NAME
    Text::SpeedyFx - tokenize/hash large amount of strings efficiently

VERSION
    version 0.003

SYNOPSIS
        use Data::Dumper;
        use Text::SpeedyFx;

        my $sfx = Text::SpeedyFx->new;

        my $words_bag = $sfx->hash('To be or not to be?');
        print Dumper $words_bag;
        #$VAR1 = {
        #          '1422534433' => '1',
        #          '4120516737' => '2',
        #          '1439817409' => '2',
        #          '3087870273' => '1'
        #        };

        my $feature_vector = $sfx->hash_fv("thats the question", 5);
        print Dumper $feature_vector;
        #$VAR1 = [
        #          '0',
        #          '1',
        #          '0',
        #          '1',
        #          '0'
        #        ];

DESCRIPTION
    XS implementation of a very fast combined parser/hasher which works well
    on a variety of *bag-of-word* problems.

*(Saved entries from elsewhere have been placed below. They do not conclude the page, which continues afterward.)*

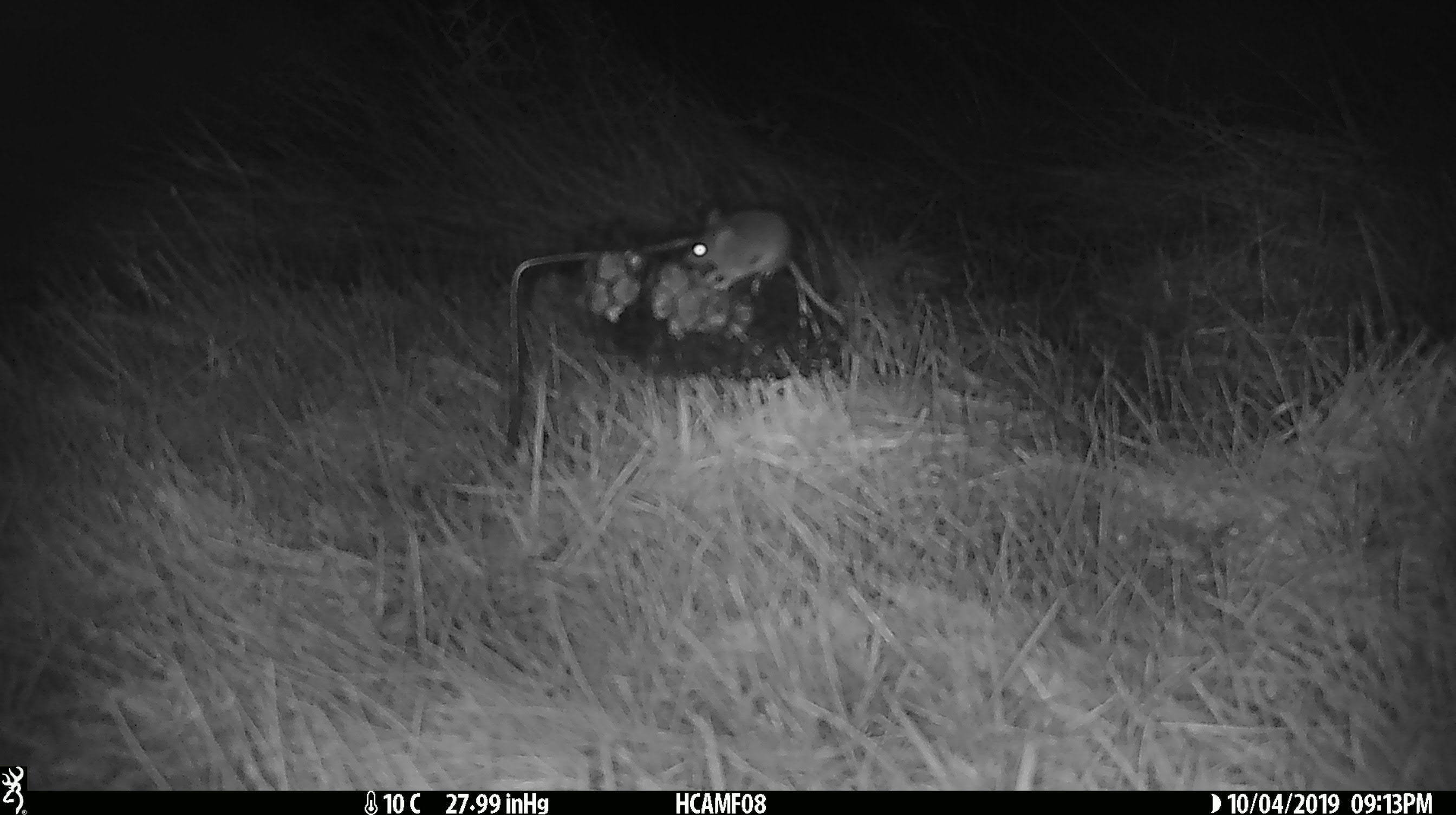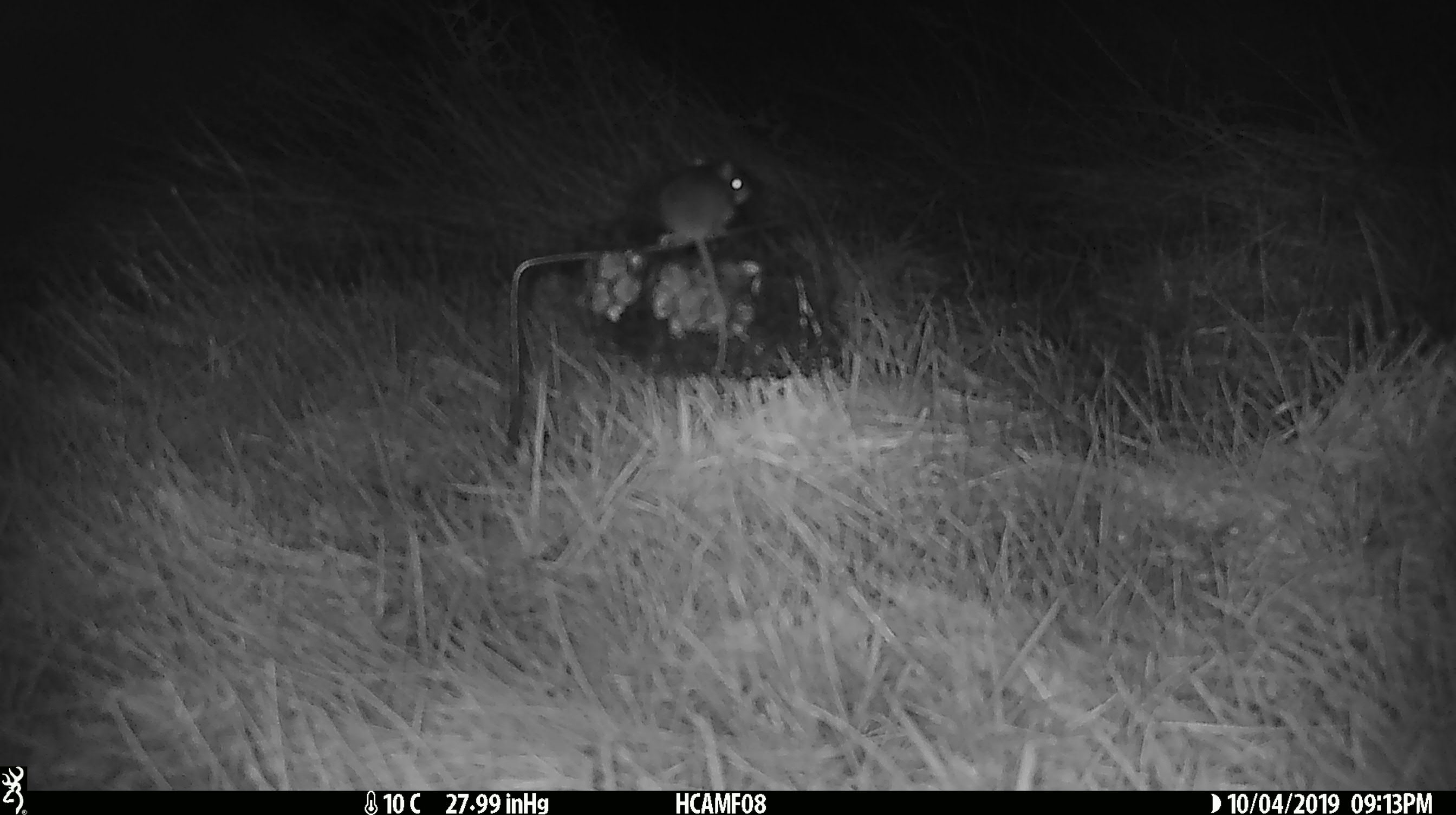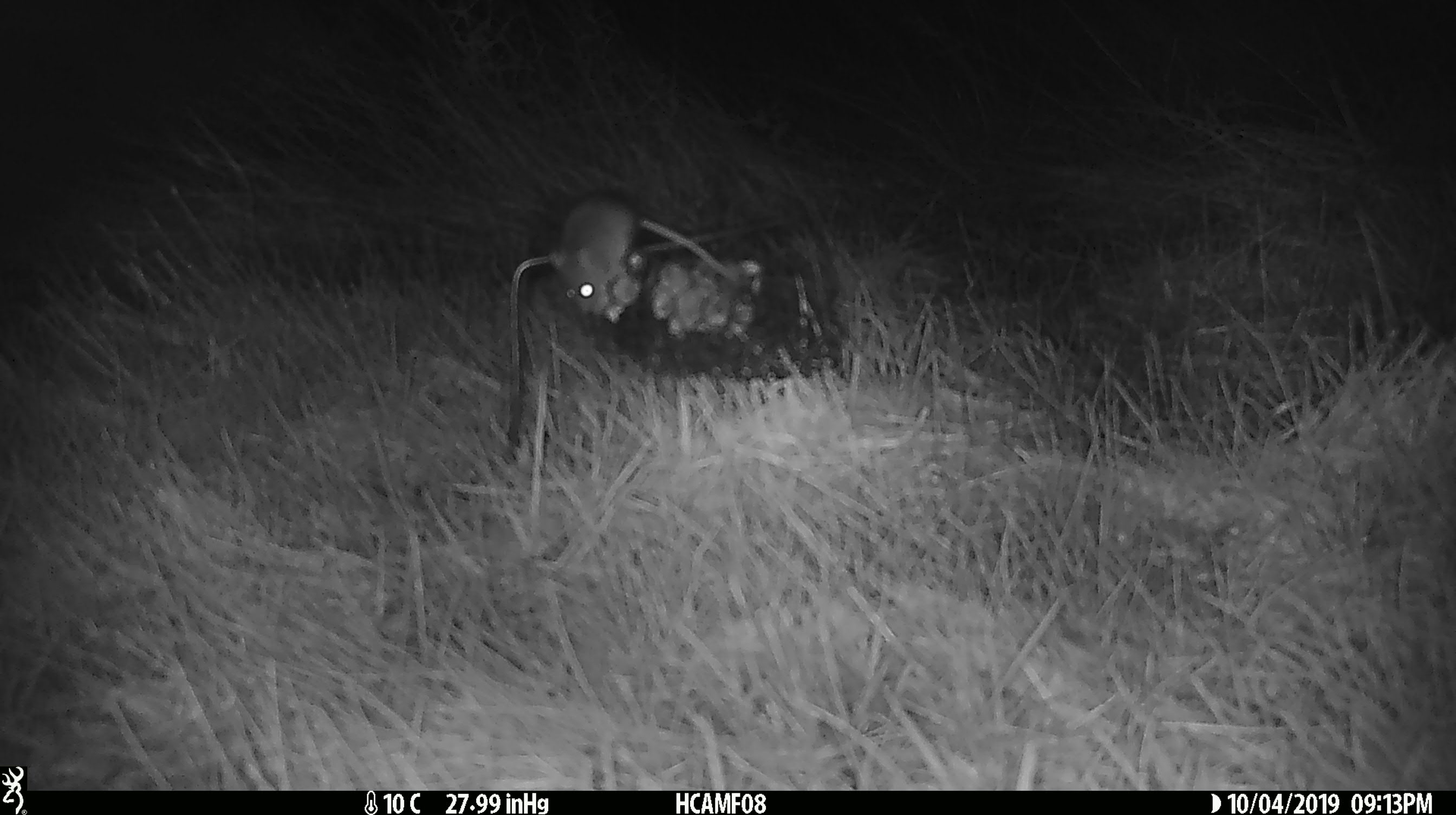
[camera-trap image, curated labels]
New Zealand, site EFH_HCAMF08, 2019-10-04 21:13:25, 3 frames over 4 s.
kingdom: Animalia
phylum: Chordata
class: Mammalia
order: Rodentia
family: Muridae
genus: Mus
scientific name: Mus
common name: mouse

    Original implementation
    <http://www.hpl.hp.com/techreports/2008/HPL-2008-91R1.pdf> is in Java
    and was adapted for a better Unicode compliance.

METHODS
  new([$seed])
    Initialize parser/hasher, optionally using a specified $seed (default:
    1).

  hash($string)
    Parses $string and returns a hash reference where keys are hashed tokens
    and values are respective count.

  hash_fv($string, $n)
    Parses $string and returns a feature vector with $n elements.

  hash_min($string)
    Parses $string and returns the hash with the lowest value.

REFERENCES
    *   Extremely Fast Text Feature Extraction for Classification and
        Indexing <http://www.hpl.hp.com/techreports/2008/HPL-2008-91R1.pdf>
        by George Forman <http://www.hpl.hp.com/personal/George_Forman/> and
        Evan Kirshenbaum <http://www.kirshenbaum.net/evan/index.htm>

AUTHOR
    Stanislaw Pusep <stas@sysd.org>

COPYRIGHT AND LICENSE
    This software is copyright (c) 2012 by Stanislaw Pusep.

    This is free software; you can redistribute it and/or modify it under
    the same terms as the Perl 5 programming language system itself.